DOCUMENT SEGMENT:
[Start]

That was my comment at https://go-review.googlesource.com/#/c/20654/1/src/encoding/binary/binary.go@72 as well.

I'm not sure if I missed it, but I never seemed to get a satisfying reply about why that isn't desirable.

[Alexandru Moșoi]

a[3], a[2], a[1], a[0] requires compiler changes unlike a = a[:4] which is handled today. I hope the compiler will eventually handle the suggested solution because there are many examples in the stdlib where this is useful.

[minux]

But what if we make the compiler assume that partial writes (i.e. 1 <= len(b) < 8) are rare

and compile the code to something like:

if len(b) >= 8 { // fast path

     // do 8 writes without bound checks, and on architectures with unaligned write support

     // just do a qword write.

     return

}

// the original code, the slow path

Then no source code modification is necessary, and I expect this to benefit all code

that does manual serialization of data.

[ron minnich]

On Thu, Mar 17, 2016 at 9:53 AM roger peppe <rogp...@gmail.com> wrote:

Does the compiler know that it can eliminate bounds checks
if it sees code like this?

   x[3] = a
   x[2] = b
   x[1] = c

ISTM that it could infer from the fact that the first bounds check
has succeeded that the other ones will too.

If you assume that the generated code executes in the order it appears in the source, yes. As Russ pointed out in an earlier comment, that assumption may not hold. I don't see any reason for it to hold in this case.

The CL as written seems pretty reasonable. 

ron

[Keith Randall]

Minux, I don't think what you're suggesting is an easy thing to do.  It involves duplicating code, which is always dangerous to overdo.

What about:

   b[0] = x

   f()

   b[1] = y

Should we transform that to:

  if len(b) >= 2 {

     b[0] = x  // no bounds check

     f()

     b[1] = y  // no bounds check

  }

  b[0] = x

  f()

  b[1] = y

What if more code is in the middle there?  How far afield should we search for constant indexes that we can fold in this way?  How much duplication is worth the benefit?

[End]

LISTING:
[Start]

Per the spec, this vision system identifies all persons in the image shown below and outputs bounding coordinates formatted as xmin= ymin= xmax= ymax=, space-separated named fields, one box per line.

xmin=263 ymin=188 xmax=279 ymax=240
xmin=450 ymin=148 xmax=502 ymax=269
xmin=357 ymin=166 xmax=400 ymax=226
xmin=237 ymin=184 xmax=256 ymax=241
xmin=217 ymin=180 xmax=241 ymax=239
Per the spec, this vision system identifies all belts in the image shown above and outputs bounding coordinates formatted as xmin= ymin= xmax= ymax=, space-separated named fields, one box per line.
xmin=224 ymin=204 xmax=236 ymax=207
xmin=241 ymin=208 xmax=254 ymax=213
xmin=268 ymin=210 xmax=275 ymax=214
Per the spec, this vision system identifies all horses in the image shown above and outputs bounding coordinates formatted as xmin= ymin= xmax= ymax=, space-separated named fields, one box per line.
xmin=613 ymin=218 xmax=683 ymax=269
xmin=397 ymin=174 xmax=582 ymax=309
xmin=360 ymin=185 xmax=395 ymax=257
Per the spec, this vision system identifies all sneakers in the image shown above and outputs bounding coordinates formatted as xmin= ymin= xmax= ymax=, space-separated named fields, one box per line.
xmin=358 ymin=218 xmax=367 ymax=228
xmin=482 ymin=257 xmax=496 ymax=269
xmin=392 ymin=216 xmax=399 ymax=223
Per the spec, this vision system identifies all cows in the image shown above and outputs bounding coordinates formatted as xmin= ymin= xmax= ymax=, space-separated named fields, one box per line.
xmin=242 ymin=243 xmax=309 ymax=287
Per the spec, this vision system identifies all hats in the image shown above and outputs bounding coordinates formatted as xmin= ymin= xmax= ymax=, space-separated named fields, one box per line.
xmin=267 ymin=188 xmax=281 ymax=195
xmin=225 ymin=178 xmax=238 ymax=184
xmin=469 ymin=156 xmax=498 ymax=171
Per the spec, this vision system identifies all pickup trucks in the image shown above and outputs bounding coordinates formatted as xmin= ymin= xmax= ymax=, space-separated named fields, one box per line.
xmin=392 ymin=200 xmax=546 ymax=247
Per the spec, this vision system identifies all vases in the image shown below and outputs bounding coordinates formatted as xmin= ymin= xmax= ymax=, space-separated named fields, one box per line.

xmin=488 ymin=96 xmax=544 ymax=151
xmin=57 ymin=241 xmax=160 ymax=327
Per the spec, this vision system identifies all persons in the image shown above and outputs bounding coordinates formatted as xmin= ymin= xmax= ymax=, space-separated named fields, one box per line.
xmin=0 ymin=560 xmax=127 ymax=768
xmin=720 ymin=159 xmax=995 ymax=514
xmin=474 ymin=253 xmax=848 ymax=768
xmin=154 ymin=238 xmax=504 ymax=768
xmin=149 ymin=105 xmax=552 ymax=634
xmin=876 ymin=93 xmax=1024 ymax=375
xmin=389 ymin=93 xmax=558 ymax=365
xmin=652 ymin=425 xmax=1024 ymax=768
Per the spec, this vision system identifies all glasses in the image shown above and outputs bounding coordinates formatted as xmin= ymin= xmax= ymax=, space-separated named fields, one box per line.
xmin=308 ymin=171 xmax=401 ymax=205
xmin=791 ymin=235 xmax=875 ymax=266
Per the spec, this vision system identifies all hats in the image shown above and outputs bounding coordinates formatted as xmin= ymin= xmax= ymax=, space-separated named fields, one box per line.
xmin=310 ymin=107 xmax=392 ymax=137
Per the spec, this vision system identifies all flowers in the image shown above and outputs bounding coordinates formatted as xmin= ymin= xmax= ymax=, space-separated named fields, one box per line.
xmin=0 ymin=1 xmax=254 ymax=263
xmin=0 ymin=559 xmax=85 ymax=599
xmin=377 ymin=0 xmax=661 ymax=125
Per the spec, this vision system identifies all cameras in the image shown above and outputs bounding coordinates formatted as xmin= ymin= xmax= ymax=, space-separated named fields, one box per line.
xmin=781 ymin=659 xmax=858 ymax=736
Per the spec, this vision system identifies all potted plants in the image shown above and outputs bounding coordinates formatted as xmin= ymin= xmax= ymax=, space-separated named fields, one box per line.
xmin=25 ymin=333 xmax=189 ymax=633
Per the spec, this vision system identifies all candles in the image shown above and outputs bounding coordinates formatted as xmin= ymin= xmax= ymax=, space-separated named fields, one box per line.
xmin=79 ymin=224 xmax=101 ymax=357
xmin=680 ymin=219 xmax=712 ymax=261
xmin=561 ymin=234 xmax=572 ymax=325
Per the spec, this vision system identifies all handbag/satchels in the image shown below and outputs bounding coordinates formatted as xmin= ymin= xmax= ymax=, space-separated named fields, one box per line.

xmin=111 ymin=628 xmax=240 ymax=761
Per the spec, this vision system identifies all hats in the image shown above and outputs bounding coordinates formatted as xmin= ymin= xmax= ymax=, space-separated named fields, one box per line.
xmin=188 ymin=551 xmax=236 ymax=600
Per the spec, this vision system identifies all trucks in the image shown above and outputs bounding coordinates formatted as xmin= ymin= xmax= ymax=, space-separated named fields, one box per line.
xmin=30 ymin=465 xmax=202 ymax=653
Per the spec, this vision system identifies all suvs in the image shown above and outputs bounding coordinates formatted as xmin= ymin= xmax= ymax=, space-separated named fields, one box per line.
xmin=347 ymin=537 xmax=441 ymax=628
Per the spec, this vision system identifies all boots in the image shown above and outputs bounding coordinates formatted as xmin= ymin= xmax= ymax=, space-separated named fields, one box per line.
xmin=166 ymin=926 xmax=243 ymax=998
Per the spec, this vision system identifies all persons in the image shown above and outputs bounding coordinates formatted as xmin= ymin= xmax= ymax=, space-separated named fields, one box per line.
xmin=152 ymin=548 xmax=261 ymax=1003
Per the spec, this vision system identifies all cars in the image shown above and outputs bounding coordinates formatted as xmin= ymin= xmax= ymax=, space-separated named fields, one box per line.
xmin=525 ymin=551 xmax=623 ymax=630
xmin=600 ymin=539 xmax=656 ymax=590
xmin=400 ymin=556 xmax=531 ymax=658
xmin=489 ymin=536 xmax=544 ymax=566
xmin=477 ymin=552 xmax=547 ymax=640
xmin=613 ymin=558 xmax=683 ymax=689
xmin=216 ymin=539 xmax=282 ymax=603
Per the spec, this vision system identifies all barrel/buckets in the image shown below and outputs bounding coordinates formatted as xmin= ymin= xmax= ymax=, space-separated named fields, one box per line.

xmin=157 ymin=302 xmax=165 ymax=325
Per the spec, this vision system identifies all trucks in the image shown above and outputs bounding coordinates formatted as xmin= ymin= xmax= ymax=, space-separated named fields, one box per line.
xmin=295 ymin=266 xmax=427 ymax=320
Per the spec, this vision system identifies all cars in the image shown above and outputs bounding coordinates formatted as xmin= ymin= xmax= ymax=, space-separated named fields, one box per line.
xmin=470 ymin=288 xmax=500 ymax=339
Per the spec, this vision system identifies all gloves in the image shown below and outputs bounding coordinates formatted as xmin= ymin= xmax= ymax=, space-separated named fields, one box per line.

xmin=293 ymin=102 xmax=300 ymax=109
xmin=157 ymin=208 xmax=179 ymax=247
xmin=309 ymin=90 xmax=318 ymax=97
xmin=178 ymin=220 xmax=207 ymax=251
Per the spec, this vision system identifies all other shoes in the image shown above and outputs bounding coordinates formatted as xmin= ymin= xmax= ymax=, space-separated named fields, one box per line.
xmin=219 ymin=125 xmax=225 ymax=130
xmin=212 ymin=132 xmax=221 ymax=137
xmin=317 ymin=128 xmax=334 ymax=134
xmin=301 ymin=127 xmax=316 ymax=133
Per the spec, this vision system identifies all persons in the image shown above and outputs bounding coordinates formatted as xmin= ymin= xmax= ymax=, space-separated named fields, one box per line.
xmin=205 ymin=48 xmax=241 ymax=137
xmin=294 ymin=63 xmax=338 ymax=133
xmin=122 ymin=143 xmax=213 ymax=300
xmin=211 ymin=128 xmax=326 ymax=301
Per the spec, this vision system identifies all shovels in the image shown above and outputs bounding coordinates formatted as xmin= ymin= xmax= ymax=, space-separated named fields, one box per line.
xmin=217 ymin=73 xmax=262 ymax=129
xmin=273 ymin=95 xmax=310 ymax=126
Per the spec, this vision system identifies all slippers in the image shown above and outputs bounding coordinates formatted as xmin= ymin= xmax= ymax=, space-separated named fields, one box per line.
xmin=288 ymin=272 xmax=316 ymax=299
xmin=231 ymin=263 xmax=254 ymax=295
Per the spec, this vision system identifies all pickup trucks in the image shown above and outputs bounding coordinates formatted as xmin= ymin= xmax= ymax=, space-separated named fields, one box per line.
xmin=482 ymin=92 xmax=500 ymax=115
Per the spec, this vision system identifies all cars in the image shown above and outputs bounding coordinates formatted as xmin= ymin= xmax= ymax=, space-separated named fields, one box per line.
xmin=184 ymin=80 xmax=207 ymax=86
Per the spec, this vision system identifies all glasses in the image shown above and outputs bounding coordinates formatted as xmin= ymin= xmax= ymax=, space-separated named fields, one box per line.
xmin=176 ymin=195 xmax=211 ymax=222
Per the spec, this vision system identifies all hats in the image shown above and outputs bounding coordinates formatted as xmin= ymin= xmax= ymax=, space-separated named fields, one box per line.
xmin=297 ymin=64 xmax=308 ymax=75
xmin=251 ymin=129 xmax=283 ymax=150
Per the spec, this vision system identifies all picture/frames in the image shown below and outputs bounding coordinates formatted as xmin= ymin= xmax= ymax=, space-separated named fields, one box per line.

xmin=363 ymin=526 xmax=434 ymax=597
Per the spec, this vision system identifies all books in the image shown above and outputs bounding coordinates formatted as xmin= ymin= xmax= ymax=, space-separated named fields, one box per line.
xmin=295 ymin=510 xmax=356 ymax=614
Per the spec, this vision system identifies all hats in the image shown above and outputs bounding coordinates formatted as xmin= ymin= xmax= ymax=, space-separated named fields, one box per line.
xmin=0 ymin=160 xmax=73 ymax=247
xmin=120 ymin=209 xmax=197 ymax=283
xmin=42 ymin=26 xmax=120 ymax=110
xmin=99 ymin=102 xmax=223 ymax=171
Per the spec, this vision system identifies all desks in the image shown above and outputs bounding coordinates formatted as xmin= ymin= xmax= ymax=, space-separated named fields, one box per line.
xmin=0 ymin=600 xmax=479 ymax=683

[End]

REQUESTS:
**a)** In the bounds-check discussion, which expression does Alexandru Moșoi say the compiler already handles today?
**b)** Summarize the bounds-check discussion in three sentences.
**c)** Retype everything in the bounds-check discussion from "a[3], a[2], a[1], a[0]" down to "this is useful.".

ANSWERS TO THE EXERCISE:
**a)** a = a[:4]

**b)** Alexandru Moșoi says that writing a[3], a[2], a[1], a[0] requires compiler changes, unlike a = a[:4], which the compiler handles today. Minux proposes that the compiler emit a fast path without bounds checks when len(b) >= 8 so that no source changes are needed. Ron minnich notes that inferring later checks from the first one assumes the code executes in source order, and Keith Randall warns that Minux's idea involves duplicating code, which is always dangerous to overdo.

**c)**
a[3], a[2], a[1], a[0] requires compiler changes unlike a = a[:4] which is handled today. I hope the compiler will eventually handle the suggested solution because there are many examples in the stdlib where this is useful.